According to the report, data from the FCC show that the three states currently rank at or near the bottom in terms of broadband availability in the United States. New Hampshire is last, Vermont is next to last and Maine is fourth from bottom of the 50 states in the percentage of homes with DSL access.  Only 64 percent of homes in the three states have broadband access as compared with the national average of 79 percent.

Taxpayers are providing a $600 million tax break to Verizon through a loophole called the "Reverse Morris Trust," according to the report entitled, "You Make the Call – High Speed Broadband for All or Tax Loopholes for Verizon?"

Verizon can qualify for the tax loophole because FairPoint, a small telecom company based in North Carolina, is smaller than Verizon's northern New England operations and Verizon's shareholders will own more than 50 percent of FairPoint if the deal is approved.  If Verizon sold its properties to a larger corporation for the same price of $2.7 billion, it would owe more than $600 million because its proceeds from the sale would be taxed at the corporate tax rate of 35 percent, according to the report.   Because of the advantage of the Reverse Morris loophole, Verizon has an incentive to sell to a small company with limited financial resources rather than rural telecom companies such as Embarq or Citizens, which would be better able to invest in advanced communications networks, the report stated.

"If this deal is approved as currently structured, U.S. taxpayers will be subsidizing Verizon for abandoning its operations in northern New England and leaving these states as a communications backwater for years to come," said Kenneth Peres, PhD economist for CWA and the report's author.

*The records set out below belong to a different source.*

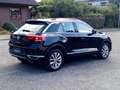 Volkswagen T-Roc Style 1.0 *wenig km*Tüv Neu* Schwarz - thumbnail 3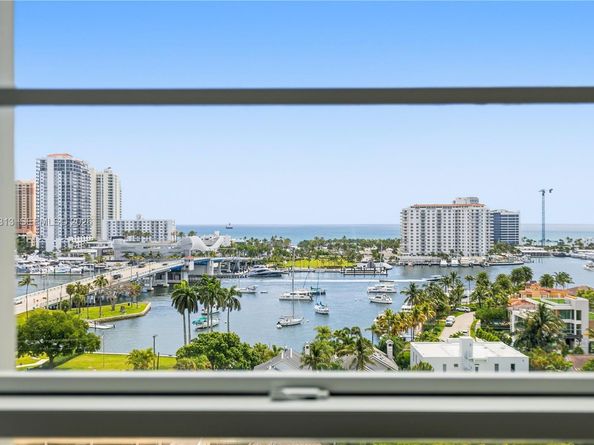 340 Sunset Drive 1210, Fort Lauderdale FL 33301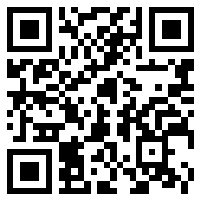 QR Code for 39KhuWSNdokqbBcAcMBYH4HrQXSSy8ARJr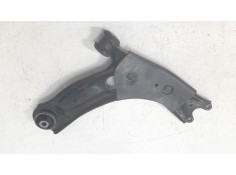 Recambio de brazo suspension inferior delantero izquierdo para volkswagen t-roc (a11, d11) 2.0 tdi referencia OEM IAM 5WA407151  2
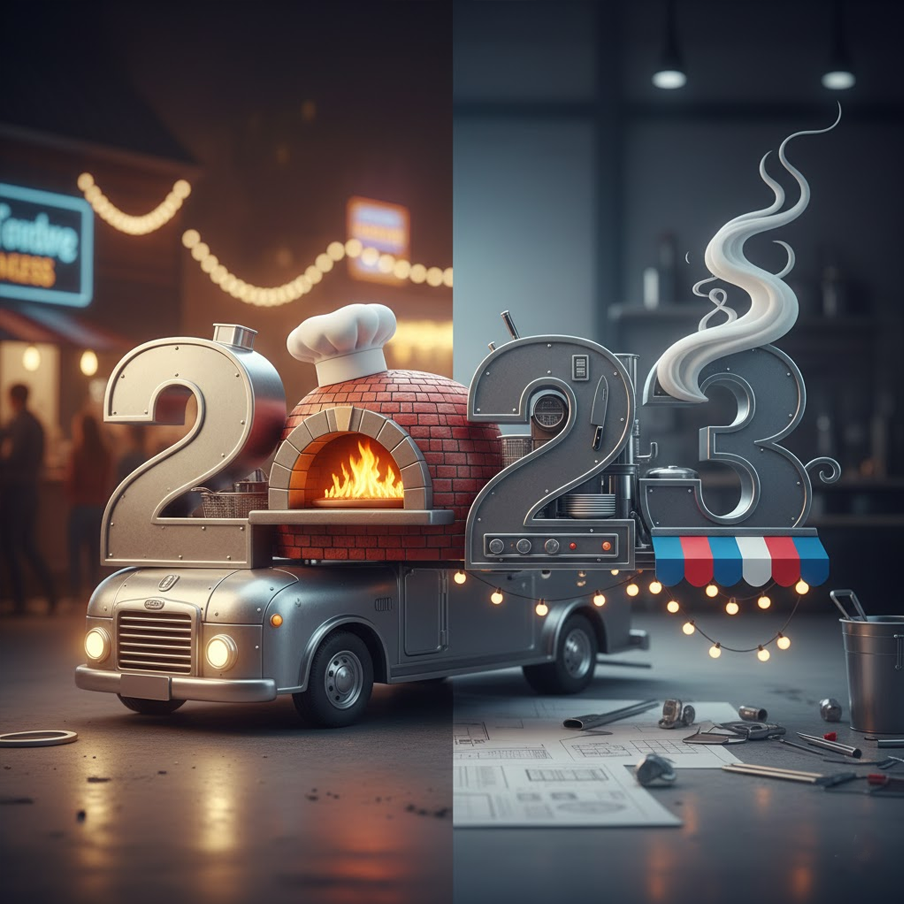 Gemini Generated Image 6ggid26ggid26ggi 2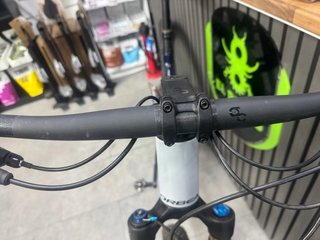 Orbea Oiz M10 Talla L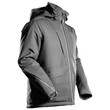 MASCOT® Customized WinterJacke, CLIMASCOT®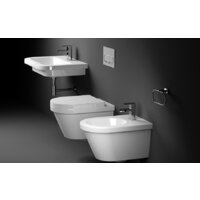 Ravak Chrome-CR 055.00 [X070055] Image #4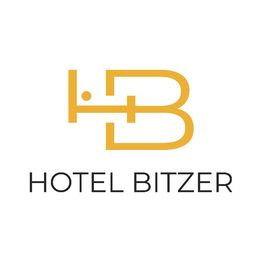Hotel Bitzer Backnang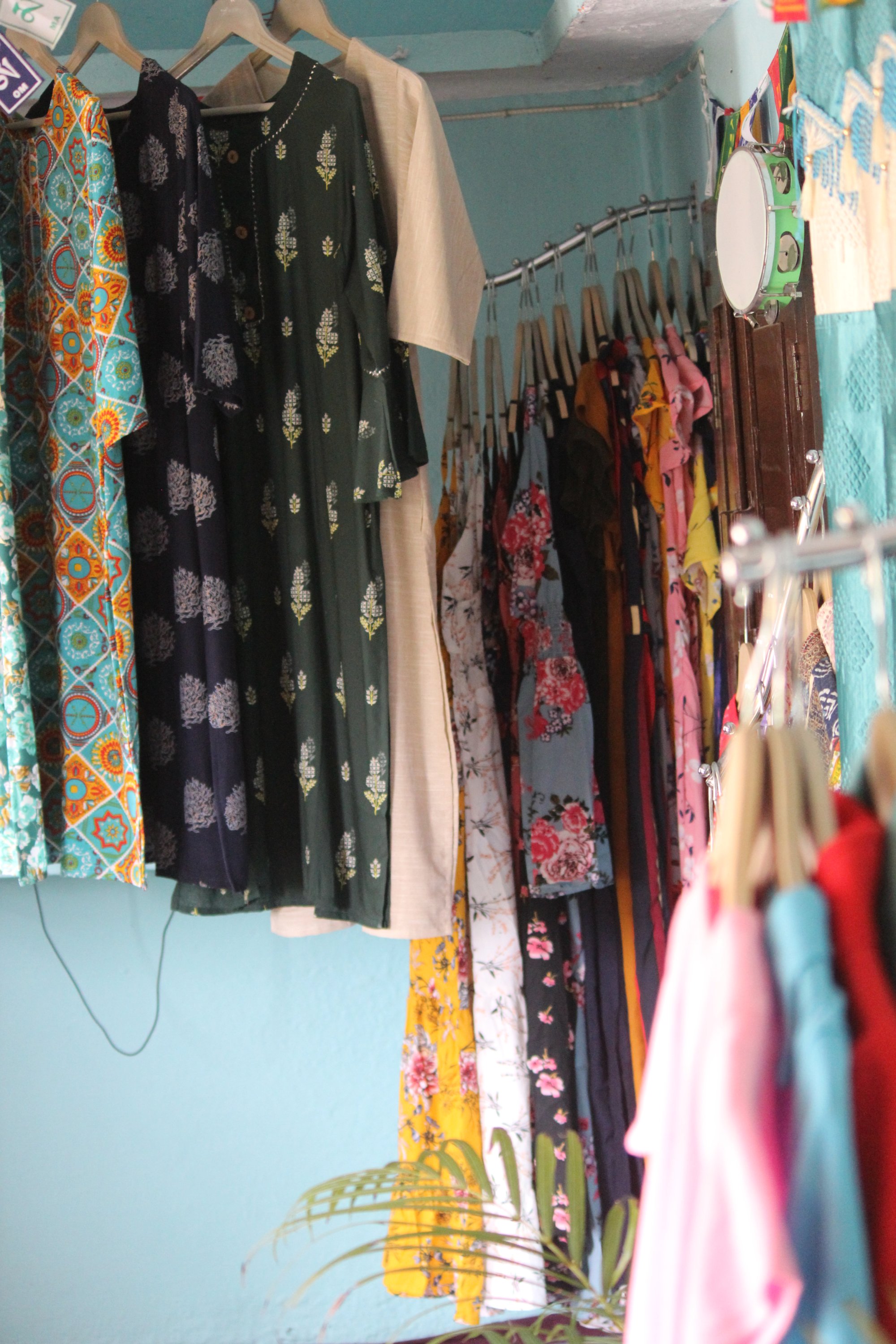 Boutique Image 16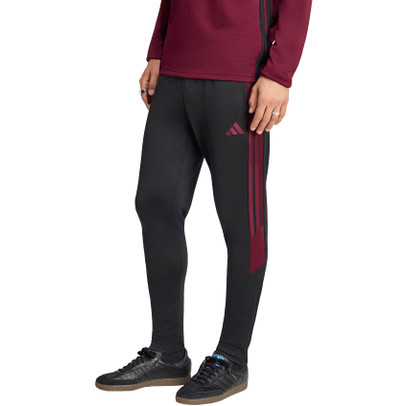 adidas Tiro 26 Essentials Training Pant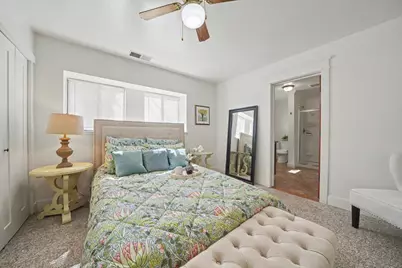 1941 N Main Street, Manteca, CA 95336 - Photo 31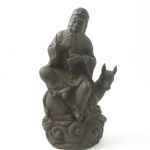 641 2251 Skulptur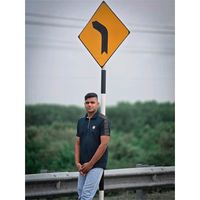 _nafeek_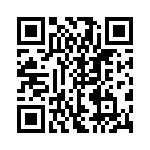 SDI65-12-UC-P6 QRCode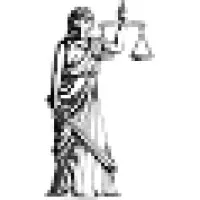 Pascoe Law Firm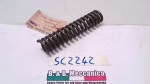 beb-90645 image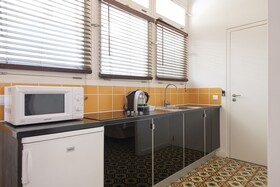 Boutique Hotel 't Klooster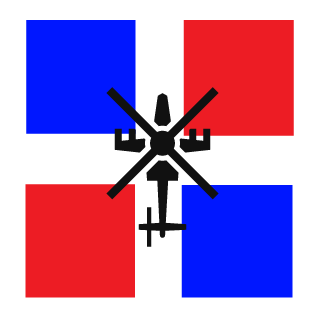 mr_montan's emblem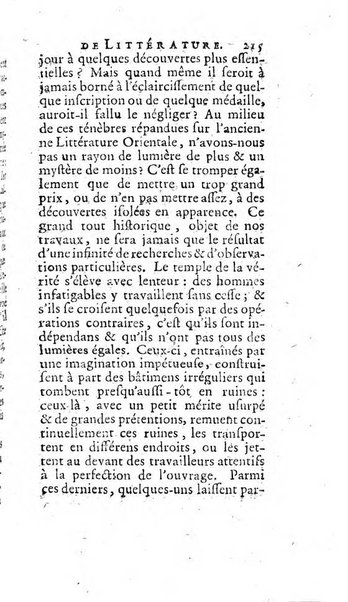 Académie Royale des Inscriptions et Belles Lettres. Mémoires..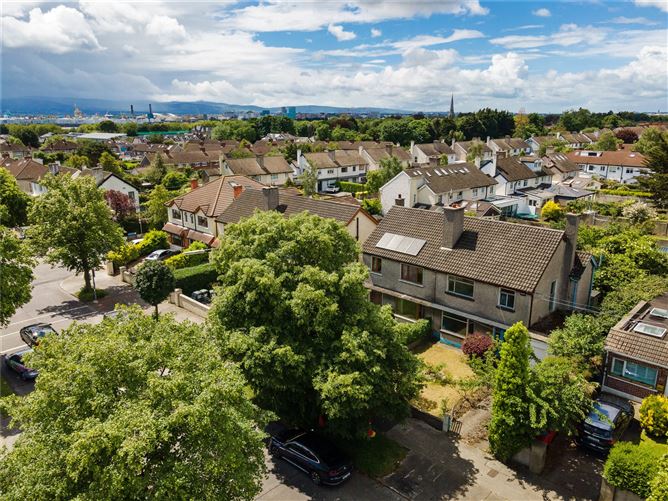 116 Vernon Avenue, Clontarf, Dublin 3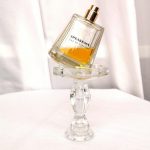 عطر ادکلن اسپیک ایزی فراپین - Speakeasy Frapin - بررسی، قیمت و خرید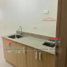 1 Schlafzimmer Appartement zu verkaufen in Paranaque City, Metro Manila, Paranaque City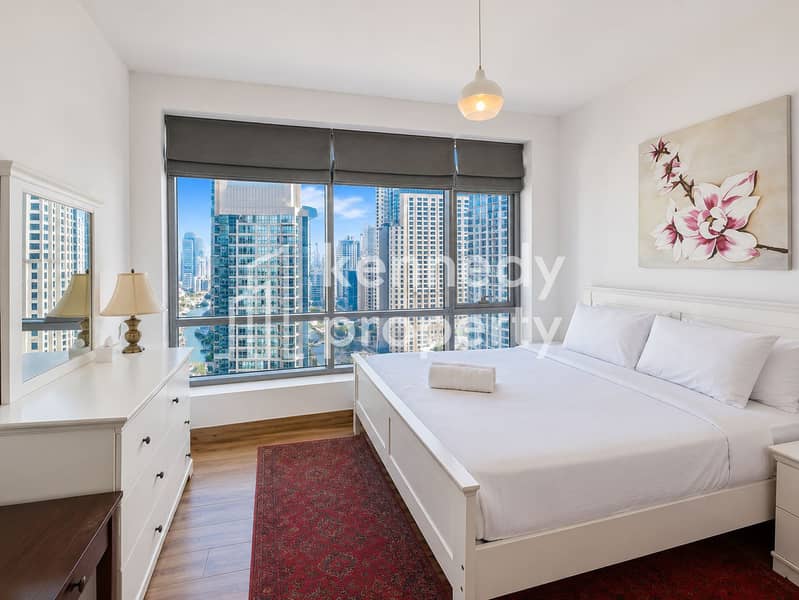 5 New Bedroom 2. png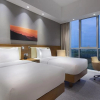 Отель Hampton Inn Kocaeli, фото 4
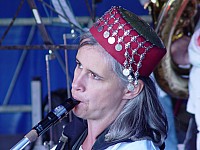bouffon37.jpg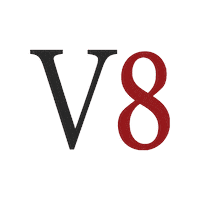 Performance Icon Sticker by Emanuela Petrelli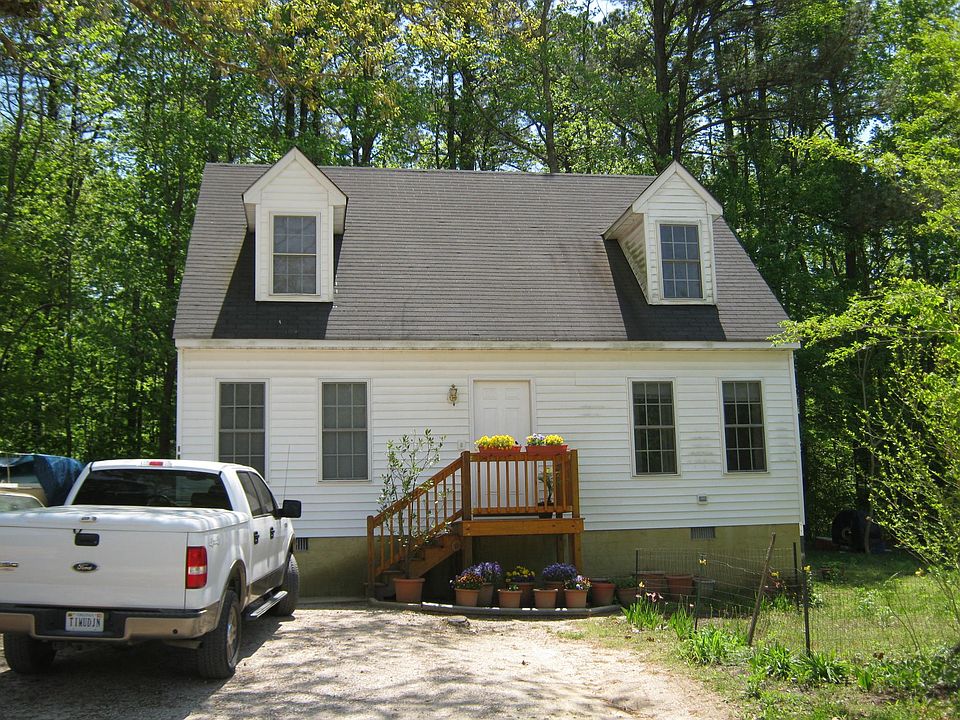 1st image of 138 Neighbors Dr
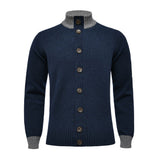 Premium Cardigan with Buttons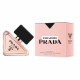 Prada Paradoxe For Women - Eau De Parfum Size: 50ml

Advisory staff for the public utilities commissions in all three states, as well as the offices of the consumer and public advocates in New Hampshire and Maine, all have urged rejection of the proposed deal, and have called for stringent conditions to be imposed if the commissioners ignore their advice and approve the transaction.  The Maine and New Hampshire commission staff urged that, at the very least, Verizon's sale price be cut substantially – the Maine PUC staff recommended $600 million -- to reduce the debt burden that the deal would load onto FairPoint.

The regulatory commissioners in the three states are expected to announce their decisions on whether to approve, reject or impose conditions on the proposed sale later this month. The report is being sent to governors and every member of the state legislatures in the three state region. The report is available at www.stopthesalenow.org and ga.cwa-union.org.